So you have a number of issues that all need to be corrected. I've listed them all under separate headings so you can go through them one at a time.
Always returning listObj
When you get an error in your for loop, you would goto
the error label, which was still returning the list. By returning this list you hide that there was an error in your function. You must always return NULL
when you expect your function to raise an exception.

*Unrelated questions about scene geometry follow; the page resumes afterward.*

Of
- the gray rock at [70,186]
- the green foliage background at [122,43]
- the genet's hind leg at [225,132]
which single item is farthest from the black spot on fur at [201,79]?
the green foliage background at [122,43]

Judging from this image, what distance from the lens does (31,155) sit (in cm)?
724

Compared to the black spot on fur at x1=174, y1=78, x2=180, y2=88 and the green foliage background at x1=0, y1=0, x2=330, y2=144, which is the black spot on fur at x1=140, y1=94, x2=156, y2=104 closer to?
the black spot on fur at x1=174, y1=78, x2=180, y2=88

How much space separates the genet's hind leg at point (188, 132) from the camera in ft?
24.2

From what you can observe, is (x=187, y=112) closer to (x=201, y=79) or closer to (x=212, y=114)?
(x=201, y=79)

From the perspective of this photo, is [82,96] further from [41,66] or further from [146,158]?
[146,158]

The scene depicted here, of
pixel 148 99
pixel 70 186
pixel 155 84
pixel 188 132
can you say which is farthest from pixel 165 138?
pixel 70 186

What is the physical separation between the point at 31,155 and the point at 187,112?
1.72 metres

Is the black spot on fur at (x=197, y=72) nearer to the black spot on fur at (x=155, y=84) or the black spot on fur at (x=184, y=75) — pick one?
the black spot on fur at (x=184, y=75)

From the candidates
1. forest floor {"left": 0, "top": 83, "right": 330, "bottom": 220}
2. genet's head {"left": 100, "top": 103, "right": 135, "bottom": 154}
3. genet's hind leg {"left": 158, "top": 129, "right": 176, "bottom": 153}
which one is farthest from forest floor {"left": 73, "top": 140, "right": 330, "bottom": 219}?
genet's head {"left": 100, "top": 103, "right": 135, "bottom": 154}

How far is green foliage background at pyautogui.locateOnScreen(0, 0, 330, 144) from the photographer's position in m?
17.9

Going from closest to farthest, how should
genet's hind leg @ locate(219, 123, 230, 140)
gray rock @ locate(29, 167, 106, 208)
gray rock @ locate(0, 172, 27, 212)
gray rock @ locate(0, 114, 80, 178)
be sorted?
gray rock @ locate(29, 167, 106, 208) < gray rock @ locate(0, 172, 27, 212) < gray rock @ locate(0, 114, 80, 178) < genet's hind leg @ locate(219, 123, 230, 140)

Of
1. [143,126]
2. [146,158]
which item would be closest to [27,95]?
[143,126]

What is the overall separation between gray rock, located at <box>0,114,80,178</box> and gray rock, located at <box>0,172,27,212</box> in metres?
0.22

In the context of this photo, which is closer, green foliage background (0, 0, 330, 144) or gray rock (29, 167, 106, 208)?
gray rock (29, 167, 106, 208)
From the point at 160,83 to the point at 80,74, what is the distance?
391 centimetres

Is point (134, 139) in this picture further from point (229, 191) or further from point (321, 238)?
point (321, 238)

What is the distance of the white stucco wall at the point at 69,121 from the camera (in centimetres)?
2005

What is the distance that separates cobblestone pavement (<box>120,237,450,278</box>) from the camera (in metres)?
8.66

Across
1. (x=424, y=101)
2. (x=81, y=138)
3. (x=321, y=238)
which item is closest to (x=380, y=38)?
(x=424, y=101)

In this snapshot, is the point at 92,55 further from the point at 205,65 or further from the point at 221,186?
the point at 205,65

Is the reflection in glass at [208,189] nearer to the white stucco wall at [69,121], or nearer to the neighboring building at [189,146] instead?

Does not increment listObj
ref count on return
When your function is invoked you are given a borrowed reference to your arguments. When you return one of those arguments you are creating a new reference to your list, and so must increment its reference count. Otherwise the interpreter will have a reference count that is one lower than the number of actual references to the object. This will end up with a bug where the interpreter deallocates your list when there is only 1 reference rather than 0! This could result in a seg fault, or it could in the worst case scenario result in random parts of the program access the that has since been deallocated and allocated for some other object.
Uses PyObject_SetItem
with primitive
PyObject_SetItem
can be used with dicts and other class that implements obj[key] = val
. So you cannot supply it with an argument of type Py_ssize_t
. Instead, use PyList_SetItem
which only accepts Py_ssize_t
as its index argument.
Bad memory handling of item
and incremented_item
PyObject_SetItem
and PyList_SetItem
both handle decreasing the reference count of the object that was already at the position that was being set. So we don't need to worry about managing the reference count of item
as we are only working with a reference borrowed from the list. These pair of functions also steal a reference to incremented_item
, and so we don't need to worry about managing its reference count either.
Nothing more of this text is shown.